Dafür sind seine Setzungen und sogar seine sprachlichen Störer zu offensichtlich gesetzt. Da verirrt sich immer wieder eine Vokabel aus der Alltagssprache ins Gedicht, das dort seine eigene, eigentümliche Sperrigkeit entwickelt, so als ob es Grünbein darauf ankäme, ein allzu großes Wohlbefinden, ein sich Einrichten im Falschen im Grundsatz zu verhindern. 

Das findet sich thematisch gerade in jenen Gedichten im Auftakt wieder, die den urbanen Raum, vor allem das von einer grausamen Geschichte aufgeladene Berlin vorführen.
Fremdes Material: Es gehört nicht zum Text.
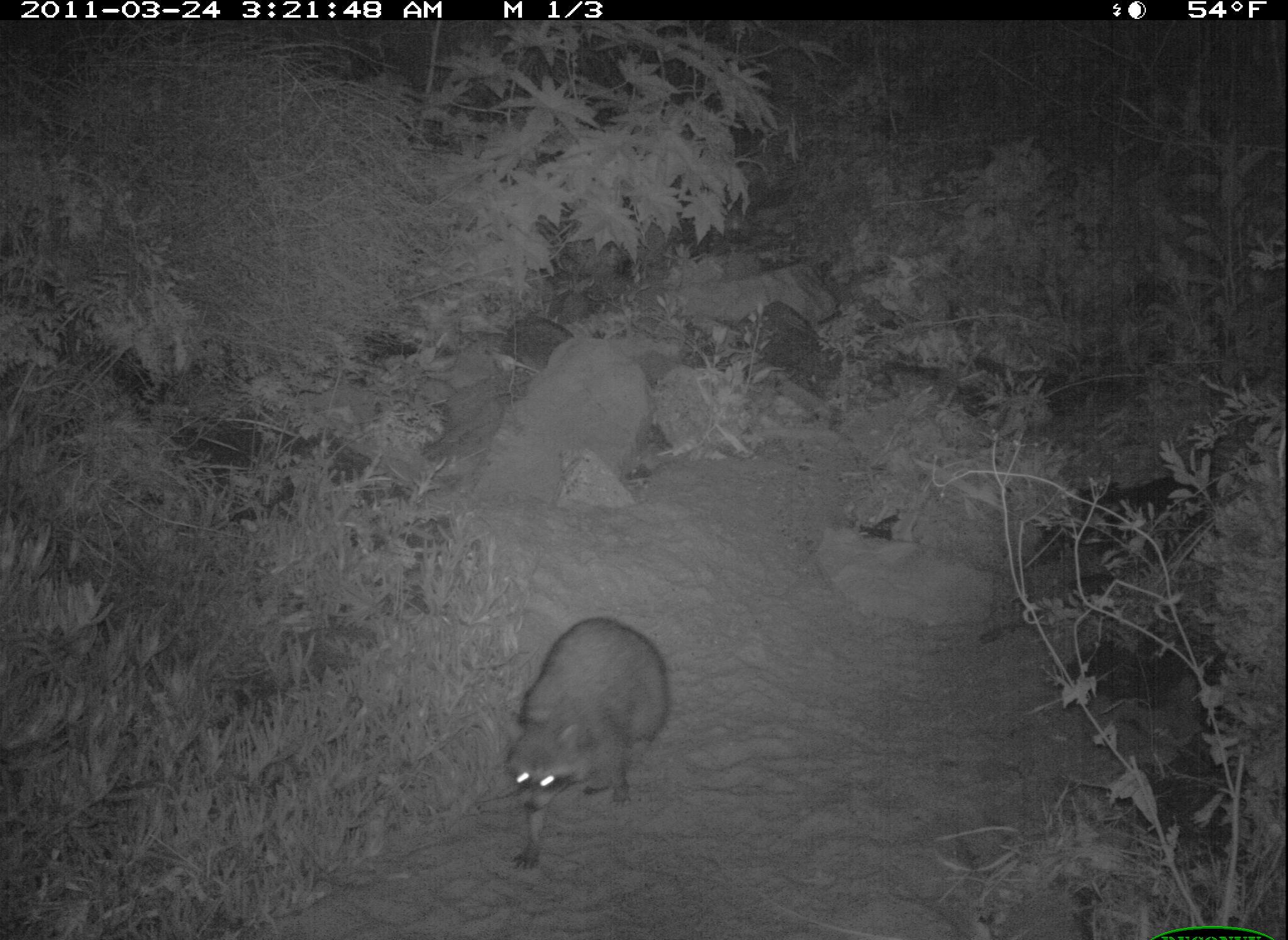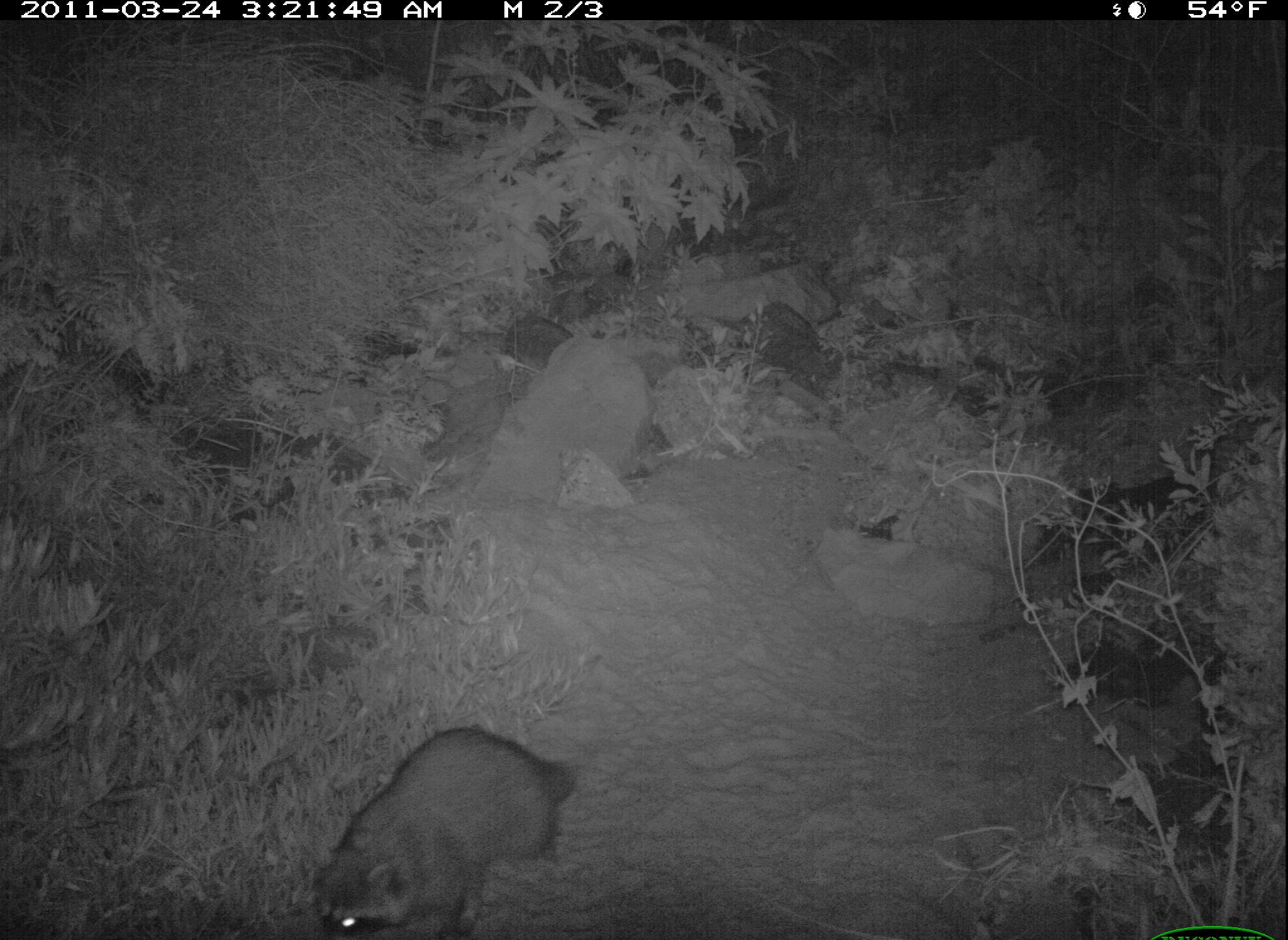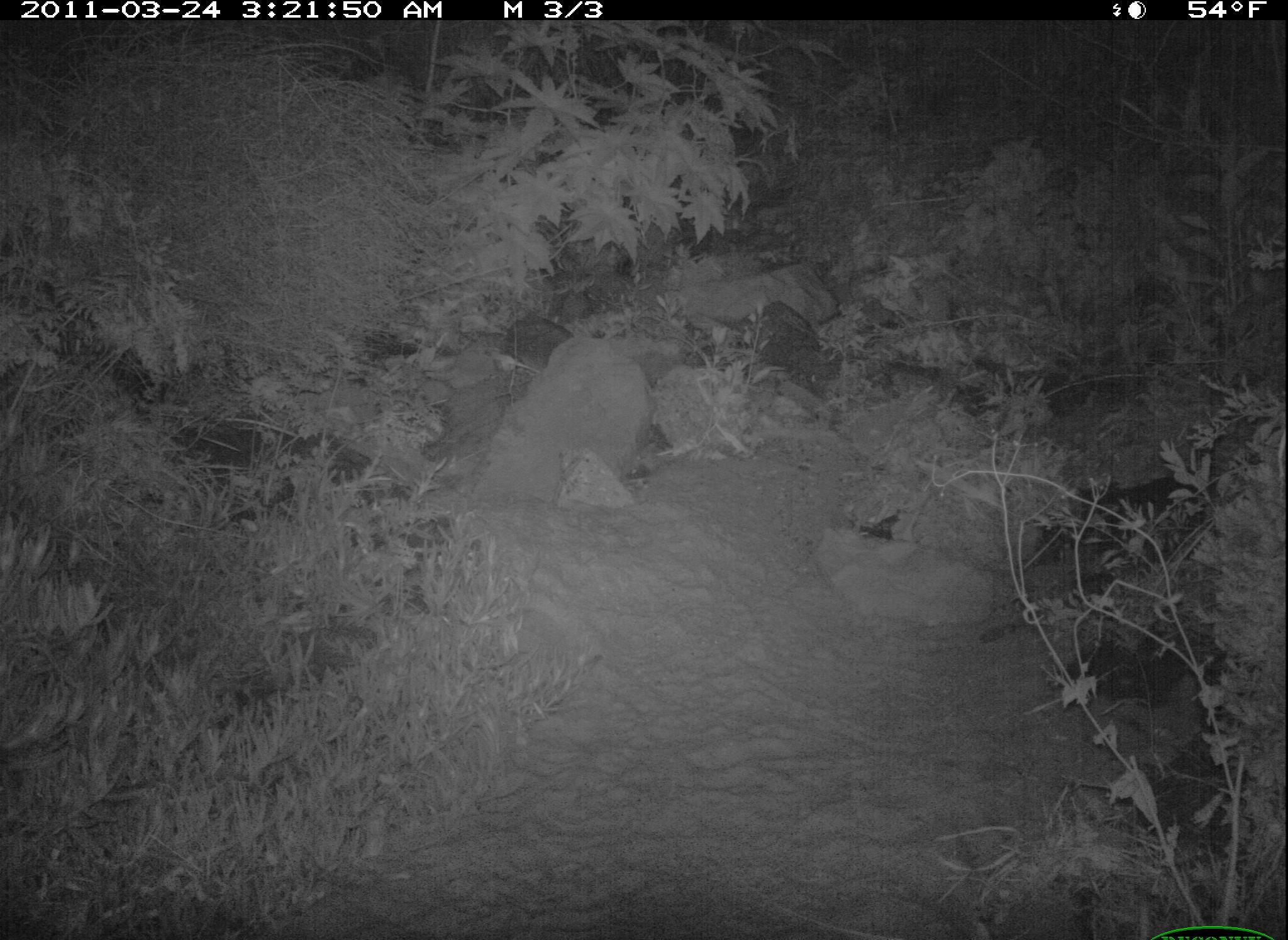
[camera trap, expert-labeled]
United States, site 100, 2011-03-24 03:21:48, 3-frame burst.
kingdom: Animalia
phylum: Chordata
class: Mammalia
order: Carnivora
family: Procyonidae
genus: Procyon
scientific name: Procyon lotor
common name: raccoon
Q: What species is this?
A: Raccoon (Procyon lotor).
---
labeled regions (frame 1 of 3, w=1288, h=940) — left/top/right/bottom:
raccoon: 494/594/679/876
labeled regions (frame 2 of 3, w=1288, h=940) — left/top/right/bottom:
raccoon: 293/702/584/937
Celan taucht als Referenz auf, und jene machtgeprägte Unrechtsgeschichte, die zwischen Kaiserreich und Realem Sozialismus über ihre eigenen Leichen gegangen ist. Da ist wenig auszulassen.

Freilich hat das auch schon wieder einen fast konventionellen Einschlag (und damit d 2), wenn die Geschichte in den Berliner Schauplätzen immer präsent ist. Kein Landwehrkanal ohne seine berühmten Leichen und jene gewaltbereiten Schergen, die sich um einen Mord mehr oder weniger nicht gekümmert haben.
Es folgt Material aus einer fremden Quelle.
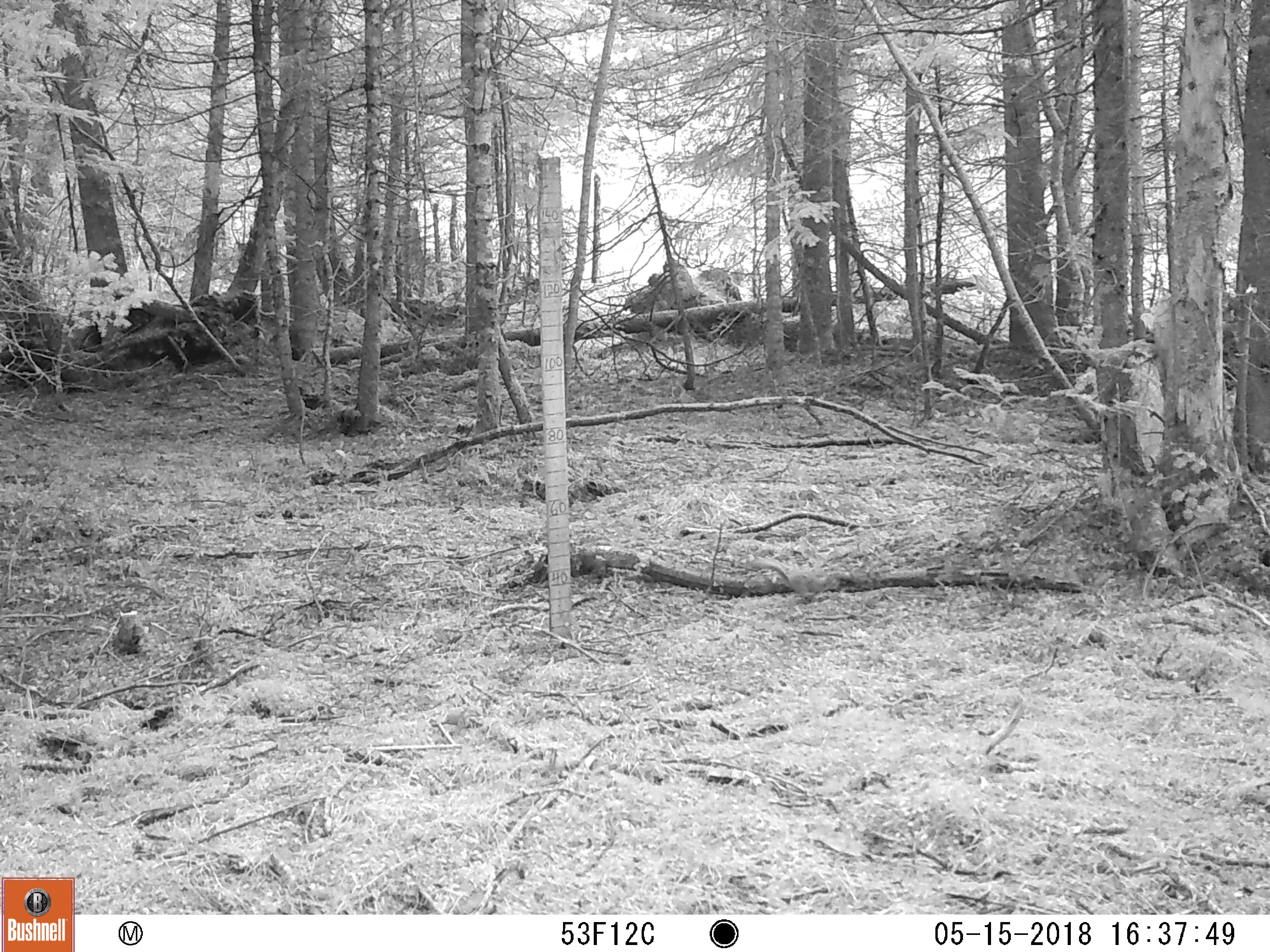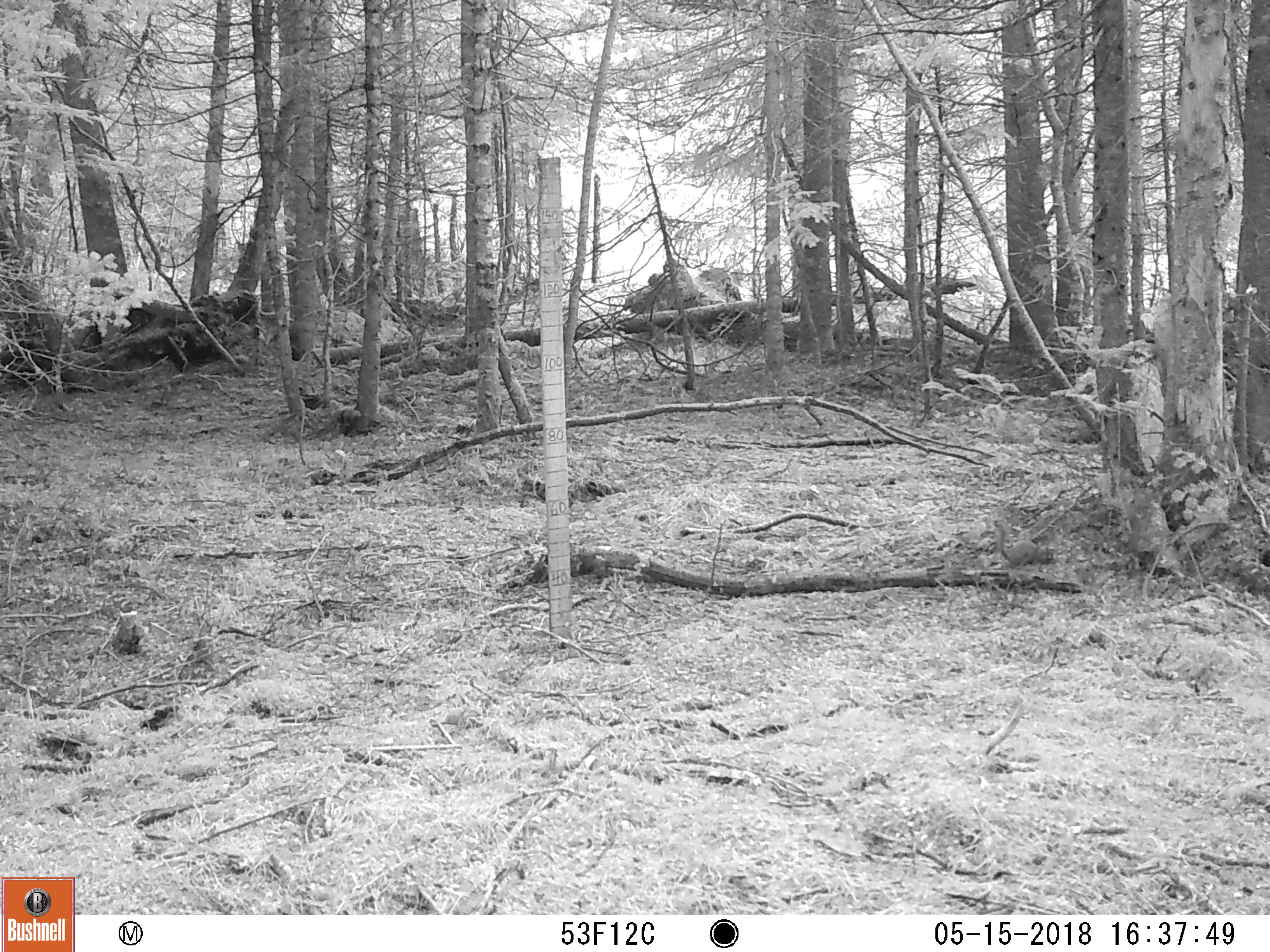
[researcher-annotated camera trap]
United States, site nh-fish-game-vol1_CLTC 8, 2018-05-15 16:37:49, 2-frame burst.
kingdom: Animalia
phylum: Chordata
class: Mammalia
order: Rodentia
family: Sciuridae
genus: Tamiasciurus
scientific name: Tamiasciurus hudsonicus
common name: red squirrel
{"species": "red squirrel (Tamiasciurus hudsonicus)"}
Leser bewegen sich hier auf unsicherem Gebiet, was – wie man Grünbein zugestehen wird – sicher auch konzeptionell begründet ist. Die „Äquidistanz“ zu halten ist eine große Kunst, und Grünbein ist ein großer Lyriker, zweifelsohne. Und dennoch.
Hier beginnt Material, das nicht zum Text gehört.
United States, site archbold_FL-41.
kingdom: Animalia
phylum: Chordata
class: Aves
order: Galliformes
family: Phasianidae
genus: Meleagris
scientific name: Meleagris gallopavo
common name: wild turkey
Dennoch scheint auch er in die Fallen lyrischen Sprechens zu treten, nämlich immer dann, wenn er in die willfährige Konfrontation geht. Der Abwehrgestus gegen ein vermeintlich übermächtiges Etwas, das er durch ein distanziertes „sie“ anspricht, erinnert allzu sehr an den demonstrativen Unterlegenheitsgestus einer unterworfenen Schicht, in der sich der Lyriker zu verorten weiß. Ihr da oben, wir hier unten, sie da hinten. Da lässt es sich wohnlich in der Unterwerfung einrichten: 

Sie haben nun wieder Spaß,
Kameraden, und sind sich einig
über deine und keine Gräber hinweg. 

Aha, und das in einem Gedicht, dem zwei Zeilen Celan als Motto vorangestellt sind?

Oder jenes Gedicht, in dem ein berühmtes Exilgedicht Brechts durchscheint, das aber sich am Ende gegen den Barbarismus jener richtet, die wieder in Besitz nehmen, was ihnen geraubt wurde? Die „Birke im Hinterhof“ „erinnert“ an vieles, „Barbaren“, den Neuaufbau, die Zeit nach der Wende und wird von den neuen, vormals vertriebenen Besitzern als erstes gefällt, im Gedicht der offensichtliche Versuch, Vergangenheit ungeschehen zu machen und sich damit an ihr zu vergehen. Wenn denn nicht die Birke bewusst in diese Zentralposition gerückt worden wäre. Im Gedicht Memorial ist eine Birke ansonsten eine Birke. Und wer sind die „feinen Leute“, die sich wieder in den Besitz des Hauses bringen? Sicher nicht jene, die deportiert und ermordet wurden. In der Spannung, die im Gedicht durch die Aufwertung der Birke erzeugt wird, gibt es nur Unrecht. Und zu fragen ist, wohin das führen soll.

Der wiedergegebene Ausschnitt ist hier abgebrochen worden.